Évolution sur vingt ans des méthodes d’évaluation de la maladie dans l’Initiative mondiale pour les maladies pulmonaires obstructives chroniques
L’Initiative mondiale pour les maladies pulmonaires obstructives chroniques (Global Initiative for Chronic Obstructive Lung Disease, GOLD) a connu une évolution significative au cours des deux dernières décennies, notamment dans son approche d’évaluation de la bronchopneumopathie chronique obstructive (BPCO). Initialement centrée sur la spirométrie, l’évaluation s’est progressivement orientée vers une approche globale intégrant la spirométrie, les symptômes et les antécédents d’exacerbations. Cette revue retrace les changements majeurs des recommandations GOLD et leurs implications cliniques.
La première version de GOLD, publiée en 2001, a introduit une standardisation du diagnostic et du traitement de la BPCO, incluant le stade « GOLD 0 » comme période à haut risque. Les révisions majeures ultérieures (2006, 2011, 2017, 2019, 2020) ont modifié en profondeur les critères d’évaluation. En 2006, la classification spirométrique en quatre stades (GOLD I–IV) a été formalisée, établissant un cadre thérapeutique clair.

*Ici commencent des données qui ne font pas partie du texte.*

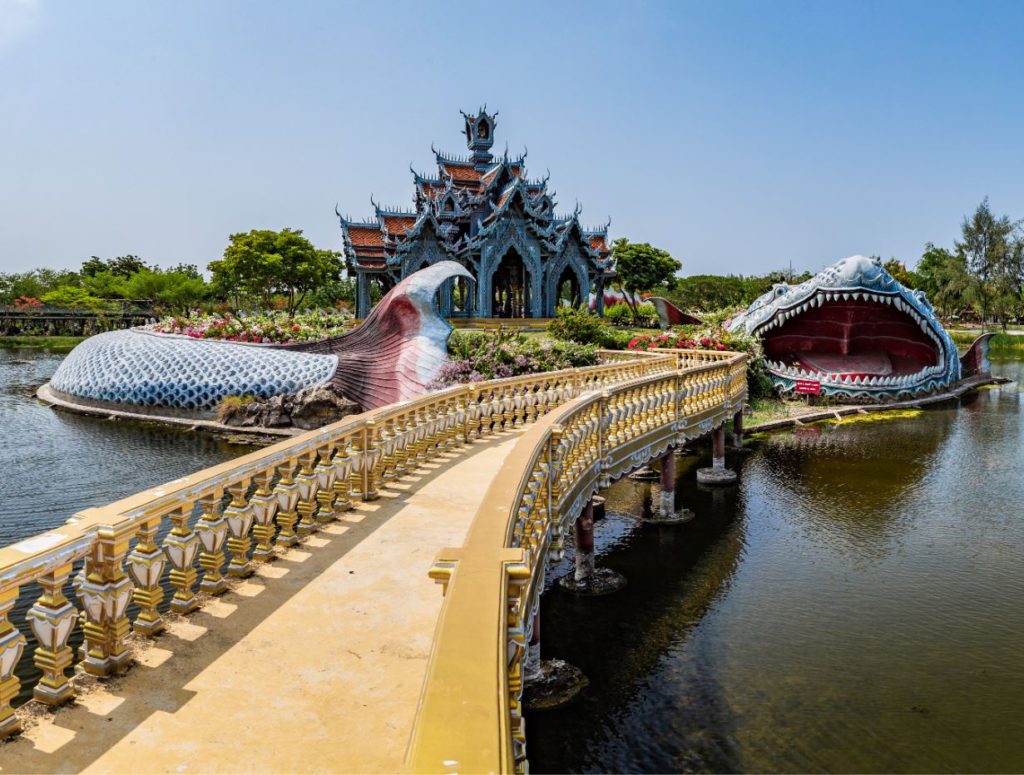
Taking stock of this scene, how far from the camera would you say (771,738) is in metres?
6.46

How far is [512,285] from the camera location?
4116cm

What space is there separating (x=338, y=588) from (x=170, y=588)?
15.2 feet

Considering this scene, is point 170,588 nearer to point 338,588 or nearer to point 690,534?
point 338,588

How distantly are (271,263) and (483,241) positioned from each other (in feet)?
85.0

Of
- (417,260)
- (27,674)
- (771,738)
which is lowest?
(771,738)

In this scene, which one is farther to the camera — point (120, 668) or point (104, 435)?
point (104, 435)

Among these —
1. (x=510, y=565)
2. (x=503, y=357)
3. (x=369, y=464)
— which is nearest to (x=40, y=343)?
(x=503, y=357)

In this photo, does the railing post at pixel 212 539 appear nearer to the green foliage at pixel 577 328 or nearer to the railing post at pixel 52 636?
the railing post at pixel 52 636

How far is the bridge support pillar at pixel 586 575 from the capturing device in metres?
9.82

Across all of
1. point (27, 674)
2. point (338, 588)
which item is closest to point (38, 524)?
point (27, 674)

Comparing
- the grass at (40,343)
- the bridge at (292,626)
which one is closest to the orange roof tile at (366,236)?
the grass at (40,343)

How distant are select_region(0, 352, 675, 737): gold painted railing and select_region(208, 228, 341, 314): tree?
4873 cm

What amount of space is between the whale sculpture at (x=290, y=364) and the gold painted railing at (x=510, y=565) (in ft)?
34.9

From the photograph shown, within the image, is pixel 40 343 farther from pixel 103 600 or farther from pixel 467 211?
pixel 103 600
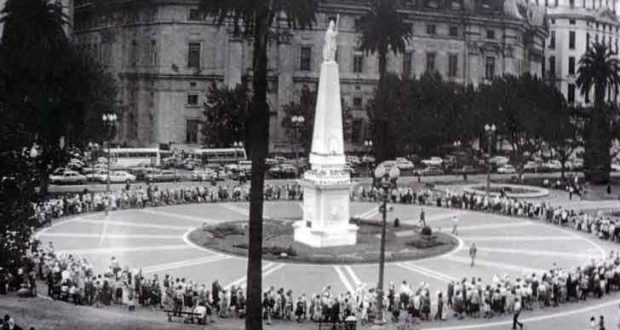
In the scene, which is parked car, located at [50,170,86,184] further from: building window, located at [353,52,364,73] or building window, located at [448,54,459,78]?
building window, located at [448,54,459,78]

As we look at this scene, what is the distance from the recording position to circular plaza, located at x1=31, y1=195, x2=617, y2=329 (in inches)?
1219

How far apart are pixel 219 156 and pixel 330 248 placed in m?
33.1

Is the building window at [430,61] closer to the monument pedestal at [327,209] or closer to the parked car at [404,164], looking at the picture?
the parked car at [404,164]

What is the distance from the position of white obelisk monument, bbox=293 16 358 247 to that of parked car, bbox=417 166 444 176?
30524mm

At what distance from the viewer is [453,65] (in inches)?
3428

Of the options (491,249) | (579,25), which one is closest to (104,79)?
(491,249)

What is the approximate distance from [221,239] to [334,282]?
9.39 meters

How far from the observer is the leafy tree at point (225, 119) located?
6794 cm

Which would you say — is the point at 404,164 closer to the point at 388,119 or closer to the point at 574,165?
the point at 388,119

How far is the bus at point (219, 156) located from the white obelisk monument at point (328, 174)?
103ft

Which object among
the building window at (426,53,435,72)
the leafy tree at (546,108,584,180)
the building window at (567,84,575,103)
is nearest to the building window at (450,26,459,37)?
the building window at (426,53,435,72)

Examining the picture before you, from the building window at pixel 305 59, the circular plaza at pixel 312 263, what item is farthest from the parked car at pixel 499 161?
the circular plaza at pixel 312 263

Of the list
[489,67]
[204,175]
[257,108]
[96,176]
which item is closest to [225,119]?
[204,175]

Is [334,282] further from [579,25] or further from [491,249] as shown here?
[579,25]
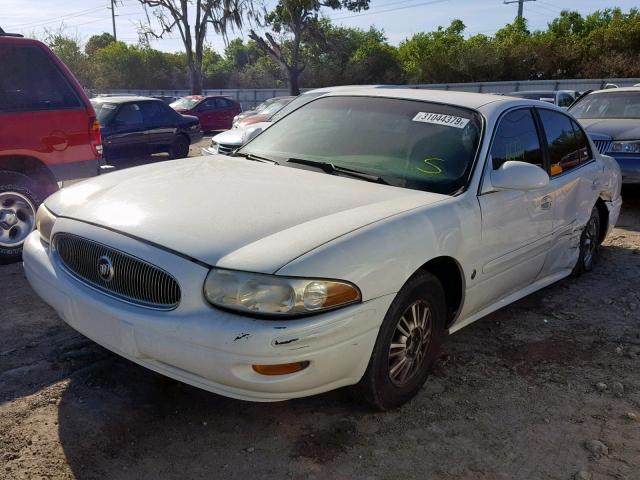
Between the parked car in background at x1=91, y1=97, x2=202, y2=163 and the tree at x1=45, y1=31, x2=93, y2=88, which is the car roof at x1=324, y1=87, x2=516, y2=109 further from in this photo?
the tree at x1=45, y1=31, x2=93, y2=88

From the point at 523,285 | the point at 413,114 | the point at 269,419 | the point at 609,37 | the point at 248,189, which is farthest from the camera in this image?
the point at 609,37

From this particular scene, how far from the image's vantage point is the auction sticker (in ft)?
12.1

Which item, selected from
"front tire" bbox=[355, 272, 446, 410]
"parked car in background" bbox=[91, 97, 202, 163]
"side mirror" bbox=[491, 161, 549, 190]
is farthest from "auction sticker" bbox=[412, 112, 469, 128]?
"parked car in background" bbox=[91, 97, 202, 163]

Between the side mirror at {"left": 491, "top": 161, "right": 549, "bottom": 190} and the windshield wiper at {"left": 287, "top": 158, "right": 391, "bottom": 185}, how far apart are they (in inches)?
24.5

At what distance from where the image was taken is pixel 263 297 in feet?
8.04

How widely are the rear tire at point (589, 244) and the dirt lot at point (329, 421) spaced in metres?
1.30

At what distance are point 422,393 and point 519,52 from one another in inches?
1336

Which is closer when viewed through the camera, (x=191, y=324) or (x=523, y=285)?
(x=191, y=324)

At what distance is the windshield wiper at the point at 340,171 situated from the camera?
3.51m

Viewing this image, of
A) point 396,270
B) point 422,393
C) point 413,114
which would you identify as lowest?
point 422,393

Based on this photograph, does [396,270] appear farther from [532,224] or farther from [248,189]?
[532,224]

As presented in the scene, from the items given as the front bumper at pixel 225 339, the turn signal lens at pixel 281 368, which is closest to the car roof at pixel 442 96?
the front bumper at pixel 225 339

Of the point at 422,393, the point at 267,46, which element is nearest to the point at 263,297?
the point at 422,393

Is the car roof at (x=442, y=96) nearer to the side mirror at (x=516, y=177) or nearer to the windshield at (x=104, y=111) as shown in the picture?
the side mirror at (x=516, y=177)
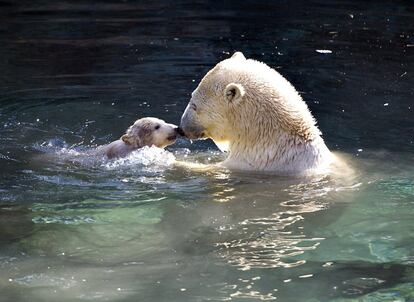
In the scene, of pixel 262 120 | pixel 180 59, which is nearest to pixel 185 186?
pixel 262 120

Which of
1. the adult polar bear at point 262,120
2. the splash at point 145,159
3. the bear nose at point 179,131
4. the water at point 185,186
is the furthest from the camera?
the bear nose at point 179,131

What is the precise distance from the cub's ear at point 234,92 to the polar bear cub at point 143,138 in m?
0.80

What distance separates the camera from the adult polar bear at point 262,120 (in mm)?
7172

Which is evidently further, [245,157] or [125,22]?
[125,22]

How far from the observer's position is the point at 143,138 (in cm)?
813

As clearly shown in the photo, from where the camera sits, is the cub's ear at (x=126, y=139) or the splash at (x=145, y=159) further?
the cub's ear at (x=126, y=139)

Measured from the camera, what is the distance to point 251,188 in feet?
22.5

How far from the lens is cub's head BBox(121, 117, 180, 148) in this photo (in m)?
8.02

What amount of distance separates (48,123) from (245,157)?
2.74 meters

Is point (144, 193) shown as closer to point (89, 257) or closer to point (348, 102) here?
point (89, 257)

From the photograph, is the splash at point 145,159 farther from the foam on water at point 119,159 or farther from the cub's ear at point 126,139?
the cub's ear at point 126,139

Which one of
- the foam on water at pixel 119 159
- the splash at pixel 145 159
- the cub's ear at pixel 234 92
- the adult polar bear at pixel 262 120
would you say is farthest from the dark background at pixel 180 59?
the cub's ear at pixel 234 92

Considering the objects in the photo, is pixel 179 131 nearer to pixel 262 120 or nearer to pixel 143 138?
pixel 143 138

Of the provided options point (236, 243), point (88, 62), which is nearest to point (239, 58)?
point (236, 243)
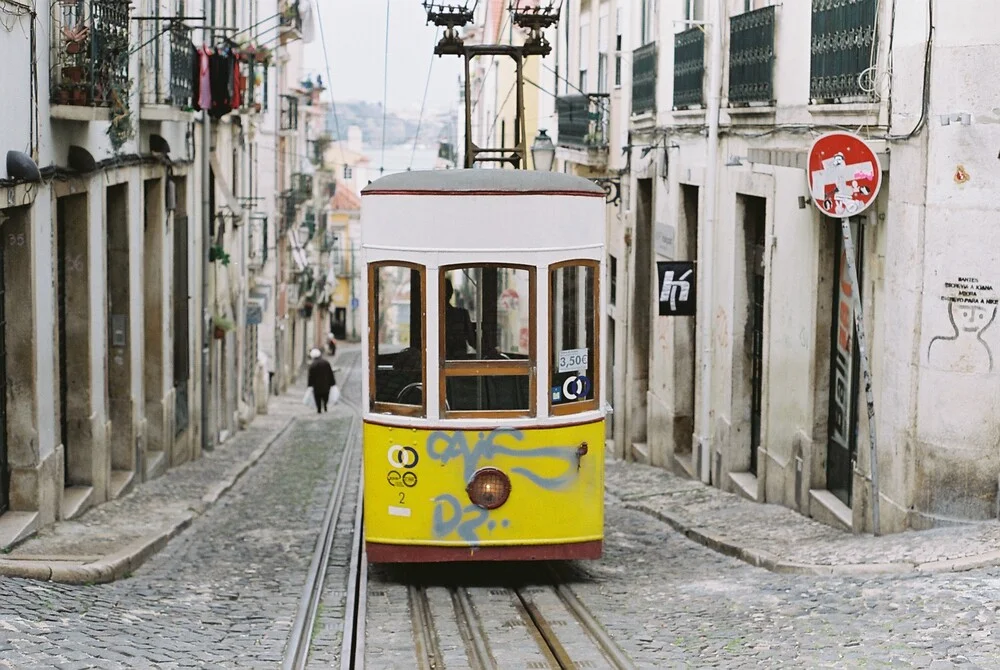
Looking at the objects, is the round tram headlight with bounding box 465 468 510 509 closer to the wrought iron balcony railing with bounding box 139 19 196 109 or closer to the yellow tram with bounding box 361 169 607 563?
the yellow tram with bounding box 361 169 607 563

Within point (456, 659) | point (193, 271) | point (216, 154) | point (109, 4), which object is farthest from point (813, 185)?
point (216, 154)

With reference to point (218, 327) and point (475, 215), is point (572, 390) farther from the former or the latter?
point (218, 327)

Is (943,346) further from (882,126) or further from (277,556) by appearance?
(277,556)

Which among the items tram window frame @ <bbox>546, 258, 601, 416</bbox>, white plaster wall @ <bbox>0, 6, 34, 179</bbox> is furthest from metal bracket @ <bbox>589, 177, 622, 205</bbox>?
tram window frame @ <bbox>546, 258, 601, 416</bbox>

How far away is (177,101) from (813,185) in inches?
356

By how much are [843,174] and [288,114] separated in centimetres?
3574

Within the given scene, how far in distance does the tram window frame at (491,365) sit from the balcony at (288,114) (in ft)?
112

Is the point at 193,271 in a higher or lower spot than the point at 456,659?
higher

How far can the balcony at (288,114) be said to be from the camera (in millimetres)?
43531

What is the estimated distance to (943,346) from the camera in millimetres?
9984

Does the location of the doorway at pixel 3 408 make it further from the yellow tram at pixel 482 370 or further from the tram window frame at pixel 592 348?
the tram window frame at pixel 592 348

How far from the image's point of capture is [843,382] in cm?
1245

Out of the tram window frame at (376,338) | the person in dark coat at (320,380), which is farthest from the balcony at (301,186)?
the tram window frame at (376,338)

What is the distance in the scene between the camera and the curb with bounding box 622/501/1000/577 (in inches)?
352
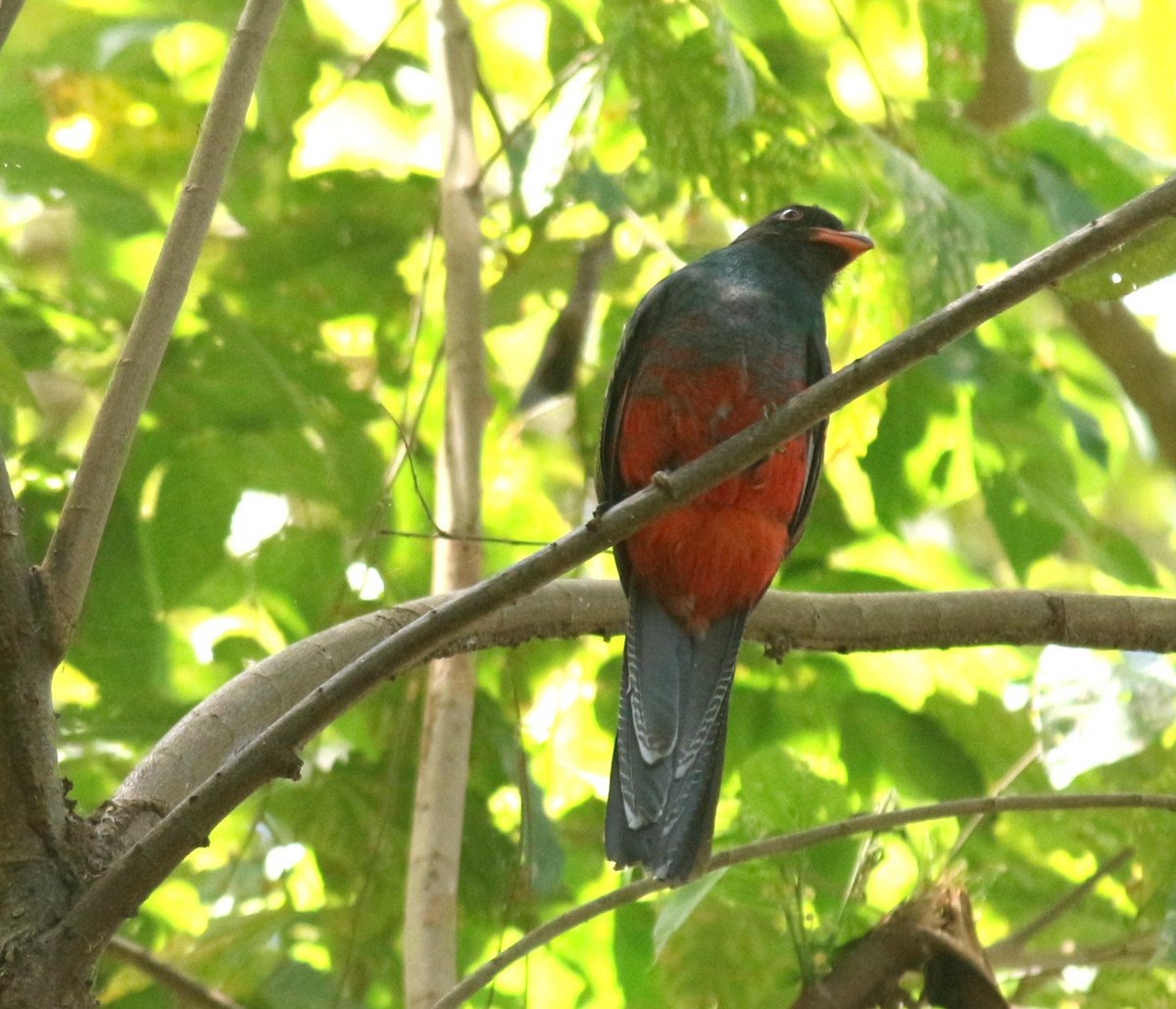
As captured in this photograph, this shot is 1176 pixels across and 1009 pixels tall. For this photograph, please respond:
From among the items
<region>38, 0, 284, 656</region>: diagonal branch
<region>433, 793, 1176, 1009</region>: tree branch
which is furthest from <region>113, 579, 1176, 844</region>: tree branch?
<region>38, 0, 284, 656</region>: diagonal branch

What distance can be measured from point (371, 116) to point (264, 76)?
1.03 m

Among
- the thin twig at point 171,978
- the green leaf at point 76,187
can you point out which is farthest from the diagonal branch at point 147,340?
the green leaf at point 76,187

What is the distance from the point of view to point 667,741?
2566 millimetres

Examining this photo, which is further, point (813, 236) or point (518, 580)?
point (813, 236)

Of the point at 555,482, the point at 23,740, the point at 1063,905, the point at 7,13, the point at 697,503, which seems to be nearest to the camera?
the point at 23,740

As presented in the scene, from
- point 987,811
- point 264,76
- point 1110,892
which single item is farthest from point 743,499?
point 264,76

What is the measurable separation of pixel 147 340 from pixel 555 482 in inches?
101

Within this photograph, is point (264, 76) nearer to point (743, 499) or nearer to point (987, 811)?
point (743, 499)

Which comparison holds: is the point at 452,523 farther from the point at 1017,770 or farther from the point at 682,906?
the point at 1017,770

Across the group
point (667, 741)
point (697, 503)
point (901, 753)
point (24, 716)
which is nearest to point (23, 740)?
point (24, 716)

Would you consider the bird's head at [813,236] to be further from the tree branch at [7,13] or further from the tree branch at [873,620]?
the tree branch at [7,13]

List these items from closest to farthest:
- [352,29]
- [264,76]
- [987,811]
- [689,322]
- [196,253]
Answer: [196,253] < [987,811] < [689,322] < [264,76] < [352,29]

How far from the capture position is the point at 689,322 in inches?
121

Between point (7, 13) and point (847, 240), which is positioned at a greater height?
point (847, 240)
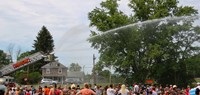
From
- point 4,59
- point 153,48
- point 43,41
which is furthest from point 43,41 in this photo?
point 153,48

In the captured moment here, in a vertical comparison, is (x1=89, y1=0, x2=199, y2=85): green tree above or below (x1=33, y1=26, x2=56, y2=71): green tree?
below

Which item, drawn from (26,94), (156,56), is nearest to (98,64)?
(156,56)

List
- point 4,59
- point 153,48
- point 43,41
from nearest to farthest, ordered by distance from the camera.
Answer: point 153,48 → point 43,41 → point 4,59

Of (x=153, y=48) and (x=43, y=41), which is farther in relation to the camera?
(x=43, y=41)

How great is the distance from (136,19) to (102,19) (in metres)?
5.43

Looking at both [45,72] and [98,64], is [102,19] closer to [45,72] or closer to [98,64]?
[98,64]

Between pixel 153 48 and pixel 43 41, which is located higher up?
pixel 43 41

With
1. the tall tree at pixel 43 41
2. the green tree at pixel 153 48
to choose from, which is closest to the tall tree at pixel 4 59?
the tall tree at pixel 43 41

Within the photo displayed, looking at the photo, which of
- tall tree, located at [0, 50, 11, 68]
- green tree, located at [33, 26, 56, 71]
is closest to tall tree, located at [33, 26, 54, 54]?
green tree, located at [33, 26, 56, 71]

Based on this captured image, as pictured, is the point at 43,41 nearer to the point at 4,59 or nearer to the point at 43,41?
the point at 43,41

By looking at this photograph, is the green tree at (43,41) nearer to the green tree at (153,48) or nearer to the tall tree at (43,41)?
the tall tree at (43,41)

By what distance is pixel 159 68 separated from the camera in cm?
5541

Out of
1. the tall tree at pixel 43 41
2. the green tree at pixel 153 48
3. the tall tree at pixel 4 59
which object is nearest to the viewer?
the green tree at pixel 153 48

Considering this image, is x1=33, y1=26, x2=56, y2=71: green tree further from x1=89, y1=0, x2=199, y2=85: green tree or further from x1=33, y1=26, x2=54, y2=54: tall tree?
x1=89, y1=0, x2=199, y2=85: green tree
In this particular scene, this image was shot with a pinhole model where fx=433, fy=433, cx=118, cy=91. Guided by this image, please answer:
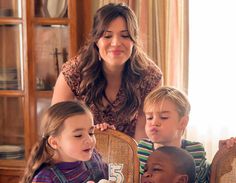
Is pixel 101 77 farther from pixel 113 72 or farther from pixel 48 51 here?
pixel 48 51

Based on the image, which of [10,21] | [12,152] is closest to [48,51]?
[10,21]

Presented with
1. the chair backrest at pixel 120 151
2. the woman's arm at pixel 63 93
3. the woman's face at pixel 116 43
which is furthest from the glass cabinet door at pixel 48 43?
the chair backrest at pixel 120 151

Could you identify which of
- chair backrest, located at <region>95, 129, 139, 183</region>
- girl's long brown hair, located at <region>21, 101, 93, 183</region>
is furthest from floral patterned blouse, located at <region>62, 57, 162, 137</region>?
girl's long brown hair, located at <region>21, 101, 93, 183</region>

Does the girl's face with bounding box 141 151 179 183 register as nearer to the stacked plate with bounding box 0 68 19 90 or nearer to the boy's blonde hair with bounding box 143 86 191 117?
the boy's blonde hair with bounding box 143 86 191 117

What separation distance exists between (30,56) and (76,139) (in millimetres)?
1539

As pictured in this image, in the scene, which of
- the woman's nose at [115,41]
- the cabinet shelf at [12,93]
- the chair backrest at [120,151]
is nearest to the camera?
the chair backrest at [120,151]

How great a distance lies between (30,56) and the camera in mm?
2840

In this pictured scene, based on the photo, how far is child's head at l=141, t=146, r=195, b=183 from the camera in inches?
54.3

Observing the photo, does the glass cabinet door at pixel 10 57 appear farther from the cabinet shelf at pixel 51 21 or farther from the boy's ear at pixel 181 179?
the boy's ear at pixel 181 179

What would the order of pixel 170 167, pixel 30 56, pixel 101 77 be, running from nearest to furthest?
pixel 170 167, pixel 101 77, pixel 30 56

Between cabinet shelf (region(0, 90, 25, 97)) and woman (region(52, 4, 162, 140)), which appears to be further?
cabinet shelf (region(0, 90, 25, 97))

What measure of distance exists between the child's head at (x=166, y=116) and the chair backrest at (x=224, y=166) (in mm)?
162

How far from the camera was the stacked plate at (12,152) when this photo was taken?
9.91 feet

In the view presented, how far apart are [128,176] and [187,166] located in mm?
371
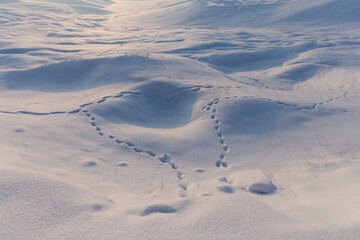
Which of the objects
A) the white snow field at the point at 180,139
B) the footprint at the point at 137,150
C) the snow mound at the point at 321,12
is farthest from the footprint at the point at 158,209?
the snow mound at the point at 321,12

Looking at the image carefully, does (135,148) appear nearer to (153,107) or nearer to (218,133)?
(218,133)

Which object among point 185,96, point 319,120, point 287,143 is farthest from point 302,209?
point 185,96

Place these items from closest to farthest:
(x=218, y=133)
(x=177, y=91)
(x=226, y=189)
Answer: (x=226, y=189)
(x=218, y=133)
(x=177, y=91)

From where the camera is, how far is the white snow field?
1751 mm

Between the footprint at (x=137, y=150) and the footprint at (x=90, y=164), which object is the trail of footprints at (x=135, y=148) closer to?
the footprint at (x=137, y=150)

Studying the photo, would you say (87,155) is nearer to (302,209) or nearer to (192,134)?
(192,134)

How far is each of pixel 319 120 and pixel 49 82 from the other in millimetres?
4601

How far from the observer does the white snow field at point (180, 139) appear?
1.75 meters

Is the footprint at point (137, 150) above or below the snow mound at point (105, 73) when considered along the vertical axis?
below

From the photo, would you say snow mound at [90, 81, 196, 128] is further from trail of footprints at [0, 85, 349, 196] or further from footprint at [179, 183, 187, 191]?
footprint at [179, 183, 187, 191]

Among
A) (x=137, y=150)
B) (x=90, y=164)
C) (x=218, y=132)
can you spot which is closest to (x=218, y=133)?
(x=218, y=132)

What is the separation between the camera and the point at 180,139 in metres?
3.57

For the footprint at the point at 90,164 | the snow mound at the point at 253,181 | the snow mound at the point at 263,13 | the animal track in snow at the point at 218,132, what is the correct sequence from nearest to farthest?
the snow mound at the point at 253,181 → the footprint at the point at 90,164 → the animal track in snow at the point at 218,132 → the snow mound at the point at 263,13

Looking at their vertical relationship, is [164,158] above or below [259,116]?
below
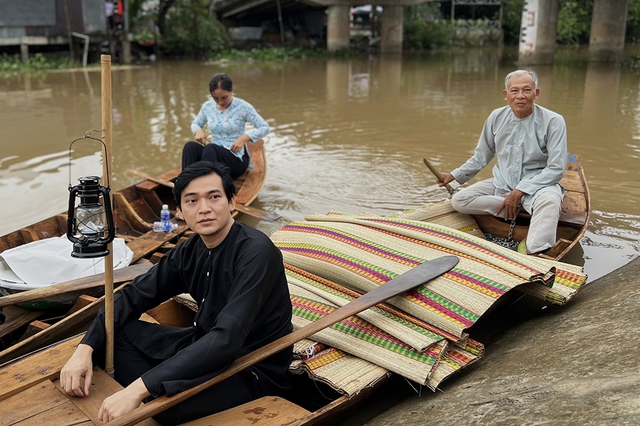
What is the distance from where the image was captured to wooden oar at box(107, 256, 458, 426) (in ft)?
7.29

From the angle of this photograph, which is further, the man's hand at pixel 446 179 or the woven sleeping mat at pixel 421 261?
the man's hand at pixel 446 179

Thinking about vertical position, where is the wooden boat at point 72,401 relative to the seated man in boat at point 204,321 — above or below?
below

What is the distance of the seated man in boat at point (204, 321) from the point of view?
2.32 meters

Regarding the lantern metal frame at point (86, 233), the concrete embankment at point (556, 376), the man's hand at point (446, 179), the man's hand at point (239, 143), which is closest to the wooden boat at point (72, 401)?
the concrete embankment at point (556, 376)

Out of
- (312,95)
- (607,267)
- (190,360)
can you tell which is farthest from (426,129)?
(190,360)

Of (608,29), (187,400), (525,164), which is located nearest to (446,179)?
(525,164)

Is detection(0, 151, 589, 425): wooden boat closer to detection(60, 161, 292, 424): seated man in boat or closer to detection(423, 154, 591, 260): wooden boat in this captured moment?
detection(60, 161, 292, 424): seated man in boat

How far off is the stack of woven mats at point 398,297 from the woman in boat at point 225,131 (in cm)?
194

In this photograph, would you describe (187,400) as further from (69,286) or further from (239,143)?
(239,143)

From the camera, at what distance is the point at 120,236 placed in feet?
16.3

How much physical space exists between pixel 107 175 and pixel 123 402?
0.92m

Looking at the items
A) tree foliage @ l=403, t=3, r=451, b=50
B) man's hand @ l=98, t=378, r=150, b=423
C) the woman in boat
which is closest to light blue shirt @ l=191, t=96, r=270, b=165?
the woman in boat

En 2011, un tournant majeur a eu lieu avec l’introduction de l’outil d’évaluation ABCD, combinant symptômes (échelles mMRC ou CAT) et risque d’exacerbations. Cette approche pluridimensionnelle visait à mieux prévenir les exacerbations, facteur clé de déclin du VEMS et de la qualité de vie. Toutefois, des limites sont apparues : la prédiction de la mortalité restait médiocre et la superposition des critères spirométriques et cliniques générait des contradictions.
La révision 2017 a résolu ces ambiguïtés en dissociant les stades spirométriques des groupes ABCD, désormais basés exclusivement sur les symptômes et les exacerbations. Cette modification a entraîné un reclassement massif des patients : dans l’étude POPE, 20,4 % des patients du groupe D (risque élevé) ont été requalifiés en groupe B (risque modéré). Les groupes B et D, redéfinis, présentaient des caractéristiques plus sévères (IMC bas, médication intensive, déclin accéléré du VEMS) et un pronostic aggravé.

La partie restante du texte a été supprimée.